One of the biggest stories of the NFL off-season is that a number of NFL franchises chose to move away from their previous home cities to find greener pastures elsewhere. The Rams moved from St. Louis to Los Angeles, the Chargers are moving from San Diego to Los Angeles this off-season, and the Raiders are set to move from Oakland to Las Vegas in the next couple years.
While each team has its reasons to move, doing so comes with a cost. ESPN’s Darren Rovell is reporting that the 29 NFL teams not moving will each receive a gross total of $55.2 million over the next 11 years. While each team will pay taxes on the revenue, they will not have to share the money with the players as the funds will not be included in the revenue sharing pot.
The Rams and Chargers are each paying $645 million over the next ten years, while the Raiders are paying $378 million over ten years beginning in the year they move to Las Vegas. The Rams and Chargers do not have to pay each other as they are both moving to Los Angeles so their fees will be split among the remaining 30 teams. The Raiders fee will be split between all of the other 31 teams, including the Rams and Chargers.

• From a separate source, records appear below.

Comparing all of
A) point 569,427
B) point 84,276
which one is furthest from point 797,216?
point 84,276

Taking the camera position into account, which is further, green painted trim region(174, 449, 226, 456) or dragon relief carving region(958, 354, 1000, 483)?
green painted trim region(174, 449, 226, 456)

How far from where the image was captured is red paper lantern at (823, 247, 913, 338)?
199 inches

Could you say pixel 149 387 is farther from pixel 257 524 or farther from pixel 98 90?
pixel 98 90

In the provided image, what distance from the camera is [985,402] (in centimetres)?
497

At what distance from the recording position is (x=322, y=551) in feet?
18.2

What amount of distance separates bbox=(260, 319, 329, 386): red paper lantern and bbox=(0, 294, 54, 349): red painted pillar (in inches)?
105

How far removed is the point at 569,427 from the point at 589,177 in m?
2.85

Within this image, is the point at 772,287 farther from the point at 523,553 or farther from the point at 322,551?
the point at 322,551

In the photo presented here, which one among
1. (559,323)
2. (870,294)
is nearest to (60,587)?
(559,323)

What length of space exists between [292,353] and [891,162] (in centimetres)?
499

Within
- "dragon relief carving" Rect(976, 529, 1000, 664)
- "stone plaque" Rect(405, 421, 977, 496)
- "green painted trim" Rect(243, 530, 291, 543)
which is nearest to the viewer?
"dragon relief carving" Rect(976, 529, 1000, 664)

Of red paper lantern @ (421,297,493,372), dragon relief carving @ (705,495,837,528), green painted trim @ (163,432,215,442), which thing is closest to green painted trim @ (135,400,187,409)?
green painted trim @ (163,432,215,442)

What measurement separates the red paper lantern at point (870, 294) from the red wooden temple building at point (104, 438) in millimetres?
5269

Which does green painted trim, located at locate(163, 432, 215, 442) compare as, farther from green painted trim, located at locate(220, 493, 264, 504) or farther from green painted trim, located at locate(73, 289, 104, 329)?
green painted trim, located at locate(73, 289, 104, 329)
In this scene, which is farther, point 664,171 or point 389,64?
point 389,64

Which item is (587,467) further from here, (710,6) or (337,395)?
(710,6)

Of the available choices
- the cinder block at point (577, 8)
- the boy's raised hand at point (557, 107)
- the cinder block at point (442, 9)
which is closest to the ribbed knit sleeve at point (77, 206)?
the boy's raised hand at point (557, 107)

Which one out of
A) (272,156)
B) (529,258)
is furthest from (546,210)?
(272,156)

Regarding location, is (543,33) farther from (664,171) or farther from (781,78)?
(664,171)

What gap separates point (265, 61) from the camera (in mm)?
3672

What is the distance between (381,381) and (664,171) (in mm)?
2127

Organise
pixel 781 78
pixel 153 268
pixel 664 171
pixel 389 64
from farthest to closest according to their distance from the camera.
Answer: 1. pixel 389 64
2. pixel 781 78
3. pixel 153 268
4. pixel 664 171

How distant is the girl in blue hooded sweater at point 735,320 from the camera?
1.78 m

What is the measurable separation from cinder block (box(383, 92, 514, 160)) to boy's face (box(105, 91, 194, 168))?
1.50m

This is roughly $5 million per year for the next 11 years that each team can simply add to their bottom line. If you ever wanted to know whether there was an incentive for NFL owners when they’re voting to approve or deny these moves, now you know.
What we don’t know is how each franchise plans to put this money to work. For the Colts, I will steal David Fucillo’s idea over at Niners Nation, maybe Irsay could used these dollars to subsidize cutting the price of soda, beer, and hot dogs?